Question

Find the value of $2\sin {30^0}\cos {30^0}$
$
  (a){\text{ tan3}}{{\text{0}}^0} \\
  (b){\text{ cos6}}{{\text{0}}^0} \\
  (c){\text{ sin6}}{{\text{0}}^0} \\
  (d){\text{ cot6}}{{\text{0}}^0} \\
$

Answer 1

Hint: In this question we have to find the value of the given expression, simply use the trigonometric identity that is $\sin 2A = 2\sin A\cos A$, to get the answer.

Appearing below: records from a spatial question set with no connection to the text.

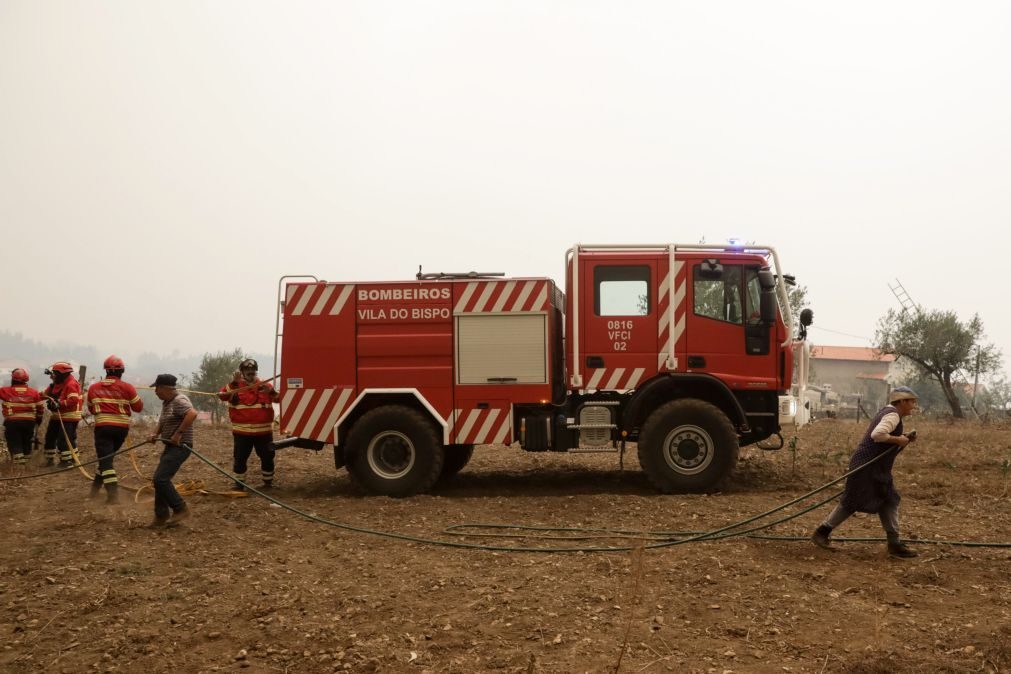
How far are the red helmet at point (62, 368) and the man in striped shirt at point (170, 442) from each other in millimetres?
5229

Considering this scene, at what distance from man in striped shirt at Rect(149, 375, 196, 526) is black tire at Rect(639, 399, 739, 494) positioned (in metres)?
5.16

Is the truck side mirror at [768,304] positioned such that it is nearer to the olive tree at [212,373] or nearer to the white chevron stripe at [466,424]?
the white chevron stripe at [466,424]

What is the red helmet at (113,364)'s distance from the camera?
29.0 feet

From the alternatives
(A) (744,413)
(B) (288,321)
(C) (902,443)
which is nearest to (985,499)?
(A) (744,413)

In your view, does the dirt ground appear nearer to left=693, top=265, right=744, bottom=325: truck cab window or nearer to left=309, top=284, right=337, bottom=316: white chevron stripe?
left=693, top=265, right=744, bottom=325: truck cab window

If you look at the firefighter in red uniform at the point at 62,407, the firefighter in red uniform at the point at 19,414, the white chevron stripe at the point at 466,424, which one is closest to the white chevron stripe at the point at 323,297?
the white chevron stripe at the point at 466,424

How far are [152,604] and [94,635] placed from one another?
55cm

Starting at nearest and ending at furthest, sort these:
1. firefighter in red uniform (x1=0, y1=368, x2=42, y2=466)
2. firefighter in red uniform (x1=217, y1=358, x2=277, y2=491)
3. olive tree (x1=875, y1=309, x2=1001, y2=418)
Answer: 1. firefighter in red uniform (x1=217, y1=358, x2=277, y2=491)
2. firefighter in red uniform (x1=0, y1=368, x2=42, y2=466)
3. olive tree (x1=875, y1=309, x2=1001, y2=418)

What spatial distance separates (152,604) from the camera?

Complete step-by-step answer:
Given expression
$2\sin {30^0}\cos {30^0}$
As we know the basic trigonometric identity which is $\left( {\sin 2A = 2\sin A\cos A} \right)$. So use this identity in the above expression we have,
Where $\left[ {A = {{30}^0}} \right]$
$ \Rightarrow 2\sin {30^0}\cos {30^0} = \sin \left( {2 \times {{30}^0}} \right)$
$ \Rightarrow 2\sin {30^0}\cos {30^0} = \sin {60^0}$
So this is the required answer.
Hence option (C) is correct.

Note: Whenever we face such types of problems the key concept is to have a good understanding of the basic trigonometric identities, few have been mentioned above. In trigonometry it is always advisable to grasp the trigonometric identities and it gets perfect with more practice.